Method of manufacturing silicon carbide semiconductor substrate description/claims

This application claims priority from Japanese application Serial No. 2007-159643, filed on Jun. 18, 2007. The disclosure of the priority application in its entirety, including the drawing, claims, and the specification thereof, is incorporated herein by reference.

A. Field of the Invention

This invention relates to a method of manufacturing a silicon carbide semiconductor substrate.

B. Description of the Related Art

Various measures are being taken to enhance the performance of semiconductor devices for power applications (hereafter “power devices”) using silicon semiconductor substrates (hereafter abbreviated “Si”), for the purpose of controlling large amounts of power. However, power devices are also used at high temperatures or in the presence of radiation, and in some cases Si power devices cannot be used under such conditions.

Also, in response to requests for still higher performance than Si power devices, the application of new semiconductor substrate materials is being studied. The silicon carbide semiconductor substrate addressed in this invention has a broad forbidden band width (for 4H-SiC, 3.26 eV; for 6H-SiC, 3.02 eV), and so control over electric conductivity at high temperature and radiation durability are excellent; also, because the dielectric breakdown voltage is approximately one order of magnitude higher than that for Si, application to high-withstand voltage devices with low turn-on resistance is possible. Also, SiC semiconductor substrates have an electron saturation drift velocity approximately twice that of Si semiconductor substrates, and so are also suited to control in high-frequency power applications. There exist various crystal forms (polytypes) of SiC crystal substrates, such as the above 4H-SiC and 6H-SiC; of these, 4H-SiC has excellent physical properties, and is promising as a semiconductor substrate material for power devices.

However, when using an SiC semiconductor substrate to manufacture a semiconductor device, ion implantation and impurity doping by thermal diffusion, which are normally indispensable process technologies for Si semiconductor devices, are difficult to perform; hence simultaneously with impurity doping control, epitaxial growth layers are formed in the required number of layers on the low-resistance SiC substrate (SUB), to manufacture an SiC semiconductor device having the desired semiconductor functions. However, such SiC semiconductor devices have the problem of frequent unsatisfactory characteristics, arising from crystal defects. In the following explanation, “SiC substrate” refers to a low-resistance SiC substrate, and “SiC semiconductor substrate” refers to an SiC substrate on which is formed an SiC epitaxial growth layer.

*WHAT TO DO*.
a – Copy out the lines of the listing from the line containing "Can you tell" through the final line of the listing. Include both end lines and leave every line unchanged.
b – Write what comes next in the patent text on manufacturing silicon carbide semiconductor substrates, starting right after its last sentence.

(Saved entries)
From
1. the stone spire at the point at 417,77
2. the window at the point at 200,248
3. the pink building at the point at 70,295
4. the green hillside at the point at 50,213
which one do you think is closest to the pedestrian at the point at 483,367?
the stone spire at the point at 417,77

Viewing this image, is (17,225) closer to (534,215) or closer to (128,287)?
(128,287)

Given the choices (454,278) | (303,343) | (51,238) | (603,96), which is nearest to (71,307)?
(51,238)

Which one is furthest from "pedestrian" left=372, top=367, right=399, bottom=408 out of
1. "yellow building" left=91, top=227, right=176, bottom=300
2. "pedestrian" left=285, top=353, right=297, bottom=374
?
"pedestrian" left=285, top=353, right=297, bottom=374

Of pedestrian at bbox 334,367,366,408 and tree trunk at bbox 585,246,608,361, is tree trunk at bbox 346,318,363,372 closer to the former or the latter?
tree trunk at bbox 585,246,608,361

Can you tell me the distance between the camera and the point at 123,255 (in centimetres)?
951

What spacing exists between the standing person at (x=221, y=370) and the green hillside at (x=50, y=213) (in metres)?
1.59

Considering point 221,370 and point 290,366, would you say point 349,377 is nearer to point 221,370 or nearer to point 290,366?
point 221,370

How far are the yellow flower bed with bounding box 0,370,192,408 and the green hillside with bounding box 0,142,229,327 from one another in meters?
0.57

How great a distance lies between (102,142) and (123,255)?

*ANSWERS BY TASK*.
a –
Can you tell me the distance between the camera and the point at 123,255 (in centimetres)?
951

What spacing exists between the standing person at (x=221, y=370) and the green hillside at (x=50, y=213) (in metres)?
1.59

Considering point 221,370 and point 290,366, would you say point 349,377 is nearer to point 221,370 or nearer to point 290,366?
point 221,370

How far are the yellow flower bed with bounding box 0,370,192,408 and the green hillside with bounding box 0,142,229,327 from one another in meters?
0.57

How great a distance lies between (102,142) and (123,255)?

b –
There is the following well-known technology relating to improvement of such SiC semiconductor devices, and in particular methods for SiC epitaxial growth resulting in low dislocation defect densities. For example, technology has been disclosed in which, by forming parallel grooves in an off-axis direction in a growth face inclined by 10 to 900 from the [0001] plane, so that growth planes are arranged at fixed intervals, and then performing epitaxial growth, and by repeating processes in which the grooves are filled with SiC crystals, so that crystal growth occurs at short intervals between single crystals, a silicon carbide semiconductor substrate can be manufactured with almost no dislocation crystal defects (see Japanese Patent Laid-open No. 2005-350278). Further, technology has been disclosed in which at least a portion of the semiconductor substrate has a plurality of undulations extending in one direction, and the second and subsequent epitaxial growth processes are performed after forming a plurality of undulations extending in one direction on at least a portion of the surface of a single-crystal layer formed immediately before, to obtain a single-crystal substrate with low crystal defect density (Japanese Patent Laid-open No. 2003-68654, corresponding to U.S. Pat. No. 6,736,894).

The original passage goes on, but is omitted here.